Our ceremony for the dead Reblochon, cast as a singular, lost, plastic swan, was heading out in search of its family, too. A silent swan, set adrift alone on the high seas – the Rhone River substituting for the ocean. I doubt it knew the difference. No fanfare for a legendary cheese well-made. No salute to the Savoy. Bill noted: “We sent her off into the sunset (or rather, sunrise) masquerading as a swan.”

When we got home, I saw a brief article on the internet about the “10 Foods You Should Never Eat Overseas.” Guess what was on it.

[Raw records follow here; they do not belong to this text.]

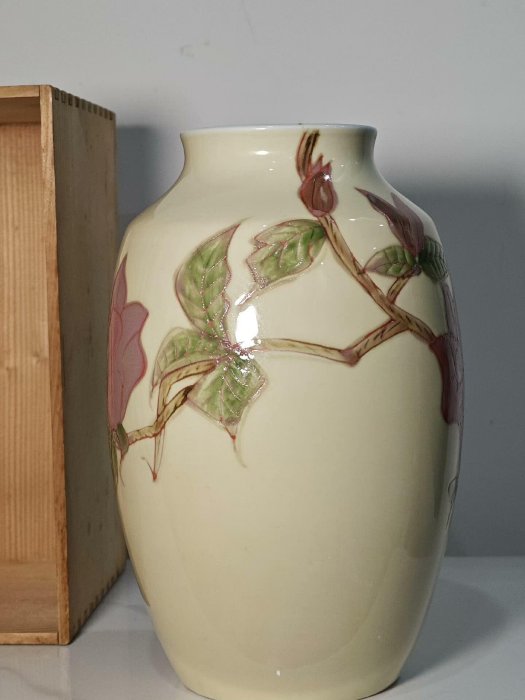 日本古董花瓶鳳仙窯琥山作品，非常雅致，原木盒多年存放原因變形了
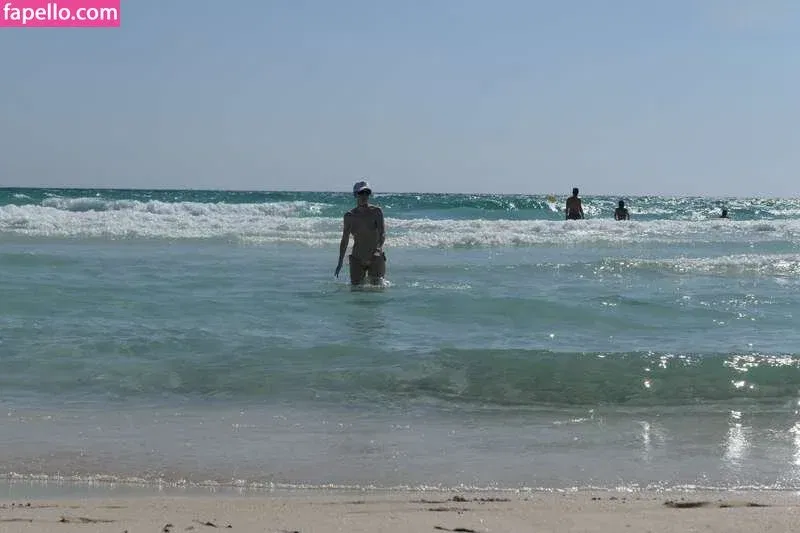 MiaExhib / https: / mia_exhib Onlyfans Photo Gallery 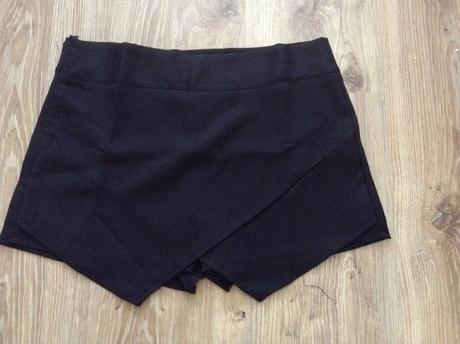 Asymetrické kraťasy velkost l, l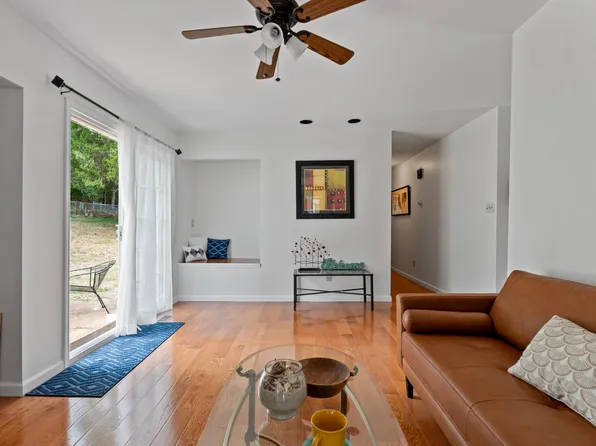 (undisclosed Address), Eureka, MO 63025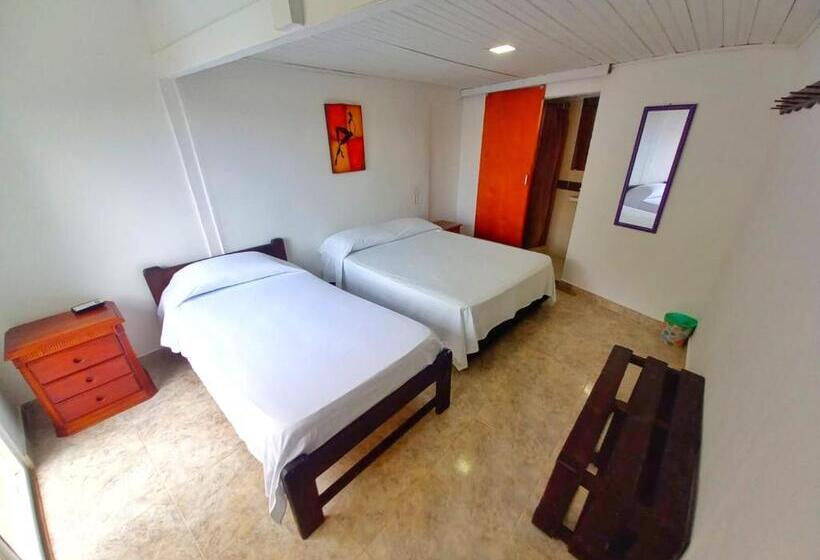 هاستل The Rock House Eco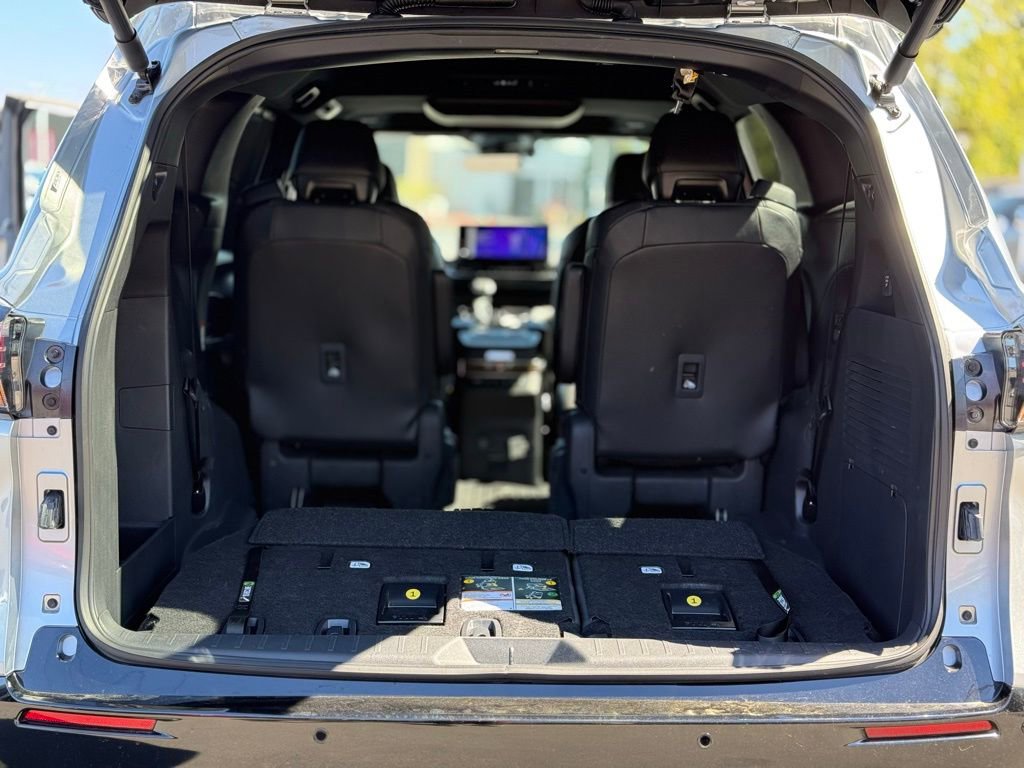 Used 2025 Toyota Sienna Platinum image 11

According to the FDA, drinking unpasteurized milk or eating unpasteurized dairy products like cheese or ice cream is 150 times more likely to cause a food-borne illness than pasteurized dairy products, it said. Pasteurization (or irradiation, in some countries) kills a myriad of nasty little suckers like salmonella, E. coli, listeria, and other harmful bacteria that can be found in raw milk.

Though it was difficult to part with knowing I wouldn’t be having any for a long time to come, it was probably a good thing we didn’t try to eat it. On reflection, Laura would surely have agreed…maybe.